Perhaps one of the reasons that Bill Nighy has become more prominent throughout the latter half of his career is the onset of his lined, wisened face that lends itself so well to his acting. He is without doubt one of the greatest British actors around at the moment, boasting his versatility in roles as diverse as seedy pop star Billy Mack in Richard Curtis’s Love Actually and frustrated intellect James Mortmain in Tim Fywell’s adaptation of I Capture the Castle.
Nighy is on top form once again in David Hare’s Page Eight, a film written specifically for the BBC. The cast is top-notch and surely enough to attract scores of viewers wallowing in the Bank Holiday mood; with the promise of Nighy, Rachel Weisz, Michael Gambon and Ralph Fiennes, it is essentially a hybrid of the Harry Potter films and The Constant Gardener. There are several other recognisable British faces: Ewen Bremner (Spud from Trainspotting!), Saskia Reeves (that policewoman from Luther!), Alice Krige (Rachel in the BBC’s adaptation of The Line of Beauty!) and, it seems, several actors from Gervais and Merchant’s Cemetery Junction. Page Eight is chiefly a showcase of British acting talent.

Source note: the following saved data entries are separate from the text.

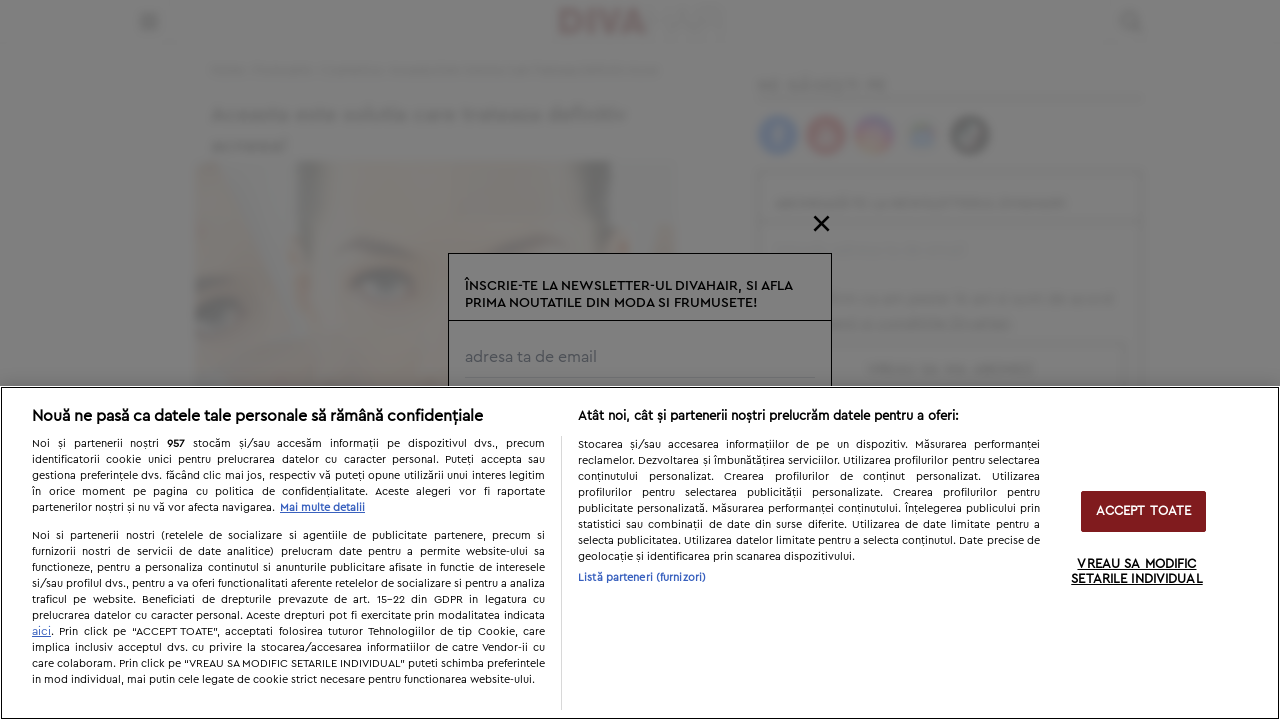

--- FILE ---
content_type: image/svg+xml
request_url: https://www.divahair.ro/public/divahair/images/quiz-icon.svg
body_size: 359
content:
<?xml version="1.0" encoding="utf-8"?>
<!-- Generator: Adobe Illustrator 27.3.1, SVG Export Plug-In . SVG Version: 6.00 Build 0)  -->
<svg version="1.1" id="Layer_1" xmlns="http://www.w3.org/2000/svg" xmlns:xlink="http://www.w3.org/1999/xlink" x="0px" y="0px"
	 viewBox="0 0 500 500" style="enable-background:new 0 0 500 500;" xml:space="preserve">
<g>
	<path d="M191.7,205.4c11.6,2,17,2.7,23.9,2.7c49.7,0,85.2-28.6,85.2-68.1c0-30-22.5-52.5-52.5-52.5c-27.3,0-48.4,21.1-48.4,48.4
		c0,1.4,0,4.8,0.7,8.2h-87.9c-0.7-4.1-0.7-6.8-0.7-8.9c0-66.8,62-121.3,139-121.3c76.3,0,137,56.6,137,128.1
		c0,62-41.6,108.4-112.4,125.4v57.9h-83.8V205.4z M234.7,379.1c30,0,53.8,23.9,53.8,53.2c0,30-23.9,53.8-53.2,53.8
		c-30,0-53.8-23.9-53.8-53.8C181.5,403,206,379.1,234.7,379.1z"/>
</g>
</svg>


--- FILE ---
content_type: application/x-javascript
request_url: https://www.divahair.ro/public/site/js/platform.min.js
body_size: 562
content:
debug=0;function ajaxRequest(a,g,b,f){a+="&ajax=1";sendData="";if(!g){g=[]}for(var d=0;d<g.length;d++){var c=$("#"+g[d]);var e="";if(c.length){if(c.is(":radio")){if(c.attr("name").length){e=c.closest("form").children('input[name="'+c.attr("name")+'"]').serialize()}}else{e=c.serialize()}if(e.length){sendData+=e+"&"}}}if(f){sendData=$(f).serialize()}if(debug){console.log(g);console.log(sendData);console.log(a)}$.ajax(a,{type:(b?b:"GET"),dataType:"json",data:sendData,success:function(h){$.each(h.contents,function(j,k){c=$("#"+k.id);if(c.length){c.html(k.value)}});$.each(h.options,function(j,k){c=$("#"+k.id);if(c.length){c.empty();$.each(k.value,function(l,m){c.append($("<option></option>").val(m.value).text(m.text))})}});$.each(h.fields,function(j,k){c=$("#"+k.id);if(c.length){if(c.is(":checkbox")){if(k.value=="checked"){c.prop("checked",true)}else{c.prop("checked",false)}}else{if(c.is(":radio")){c.closest("form").children('input[name="'+c.attr("name")+'"]').prop("checked",false);if(k.value.length){c.closest("form").children('input[name="'+c.attr("name")+'"][value="'+k.value+'"]').prop("checked",true)}}else{$(c.val(k.value))}}}});$.each(h.css,function(j,k){c=$("#"+k.id);if(c.length){c.css(k.property,k.value)}});$.each(h.attributes,function(j,k){c=$("#"+k.id);if(c.length){c.attr(k.attribute,k.value)}});$.each(h.functions,function(j,k){if(window[k.id]){switch(k.params.length){case 0:window[k.id]();break;case 1:window[k.id](k.params[0]);break;case 2:window[k.id](k.params[0],k.params[1]);break;case 3:window[k.id](k.params[0],k.params[1],k.params[2]);break;case 4:window[k.id](k.params[0],k.params[1],k.params[2],k.params[3]);break}}})}})}function formPostById(a){$("#"+a)[0].submit()}function formReactivateById(a){$("#"+a+"_submit").fadeTo(0,1);$("#"+a+"_submit").prop("disabled",false)};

David Hare’s thriller explores the strain in relations between the British government and MI5; the tension between the government’s complicity in unethical activities and the lies it feeds the public; the deconstruction of liberal values in the name of international security. It’s all very topical in light of the Chilcot Inquiry, the ongoing conflict in the Middle East and the never-ending “War on Terror”. The themes are interesting and the plot gripping, but it is strung together by just too many conveniences to ring true.
Nighy is intelligence agent and apparent philanderer Johnny Worricker, and his partner in crime is Gambon’s Benedict Baron. It just so happens that not only are they old friends from university, but Baron is now married to Worricker’s ex-wife too.
Another coincidence that rather strains on one’s suspension of disbelief is that at the beginning of the film, Nancy Pierpan, played by the stunning Rachel Weisz, has lived in the flat opposite Worricker for a year without their having met. Worricker discovers that there has been a tragedy in Pierpan’s family and commissions his journalist friend (handy) to fly to Israel and see what he can find. Similarly, a creepy adolescent’s link to Worricker’s workplace would be ridiculously implausible, did he not pop up so much throughout that ultimately, it was all too predictable.
I don’t want to denigrate Page Eight too much; in fact, some of these unlikelihoods have only dawned on me twenty-four hours later. The dialogue, relationships between characters and their development is incredibly well-crafted; for example Pierpan, who could easily be tediously one-dimensional, manages to be as well-rounded a character as possible with such limited exposure. Furthermore, having initially groaned at the seemingly cheap prospect of a relationship between her and Worricker, by the end I found it touching – but I am a hopeless romantic, so perhaps not trustworthy.
Ultimately, David Hare paints acute portrait of the immorality within the institutions by which we are governed; whilst the discovery of American “black sites” and torture of terror suspects may no longer be groundbreaking, one could compare the corruption portrayed by Hare to that exposed by the recent phone-hacking scandal that shed light upon collusion between the government, the media and the police.
Page Eight is also a story of Good Cop/Bad Cop, with Worricker and Baron as the “good cops” struggling against the remainder of MI5 and the British government. Whilst the supporting characters constantly frustrate Worricker by reminding him that “it’s the 21st century” (though I felt this was somewhat far-fetched as his ex-wife’s excuse for their daughter not knowing the identity of the father of her child), the implication is that everyone around Worricker is losing grip on their principles as he strives to obtain justice. Hare seems to be despairing of the moral decay within government, but conceding, in an almost Brechtian sense, that one cannot fully function in certain sections of society without compromising their morals. When Worricker does decide to do “the right thing”, he must compromise affairs of the heart instead. It’s a tough world.
David Hare’s production touches on interesting themes but it just doesn’t bring anything new to the table. It has been several years now since we learned of the dodgy dealings between Britain and the US throughout the War on Terror, much of which one would learn a lot more about by watching the film Rendition. Unfortunately, both governments colluding with Israeli war crimes is also hardly shocking. However, the direction between characters and the marvellous actors cast to play them help make up for both this and the rather implausible circumstances, making Page Eight worth viewing.